DATA LISTING:
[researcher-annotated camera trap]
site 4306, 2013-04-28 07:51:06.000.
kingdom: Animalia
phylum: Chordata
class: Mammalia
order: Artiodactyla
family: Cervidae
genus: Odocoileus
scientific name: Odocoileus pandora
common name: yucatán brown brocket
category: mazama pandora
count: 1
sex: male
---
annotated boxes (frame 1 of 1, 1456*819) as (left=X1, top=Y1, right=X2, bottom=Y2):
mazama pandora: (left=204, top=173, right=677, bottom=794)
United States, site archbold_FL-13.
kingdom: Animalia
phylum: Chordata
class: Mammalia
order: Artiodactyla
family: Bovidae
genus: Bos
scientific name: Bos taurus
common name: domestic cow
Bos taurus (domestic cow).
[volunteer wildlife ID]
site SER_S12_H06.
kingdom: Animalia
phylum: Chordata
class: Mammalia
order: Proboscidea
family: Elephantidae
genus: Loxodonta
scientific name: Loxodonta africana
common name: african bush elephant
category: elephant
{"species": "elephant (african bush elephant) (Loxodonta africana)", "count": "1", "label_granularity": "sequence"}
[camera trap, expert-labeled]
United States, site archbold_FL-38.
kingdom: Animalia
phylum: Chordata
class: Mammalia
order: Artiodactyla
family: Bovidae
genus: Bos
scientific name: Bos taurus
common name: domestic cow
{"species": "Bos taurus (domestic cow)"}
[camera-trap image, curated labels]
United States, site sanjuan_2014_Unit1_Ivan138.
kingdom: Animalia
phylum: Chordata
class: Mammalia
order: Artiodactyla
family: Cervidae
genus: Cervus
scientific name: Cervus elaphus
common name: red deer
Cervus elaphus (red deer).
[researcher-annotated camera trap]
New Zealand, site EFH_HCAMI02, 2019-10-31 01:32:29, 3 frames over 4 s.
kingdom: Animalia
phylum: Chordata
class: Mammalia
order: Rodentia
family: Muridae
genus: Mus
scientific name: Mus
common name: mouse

INSTRUCTIONS TO FOLLOW: Please go through the data above and copy each line containing the word "camera".

TASK ANSWER:
[researcher-annotated camera trap]
[camera trap, expert-labeled]
[camera-trap image, curated labels]
[researcher-annotated camera trap]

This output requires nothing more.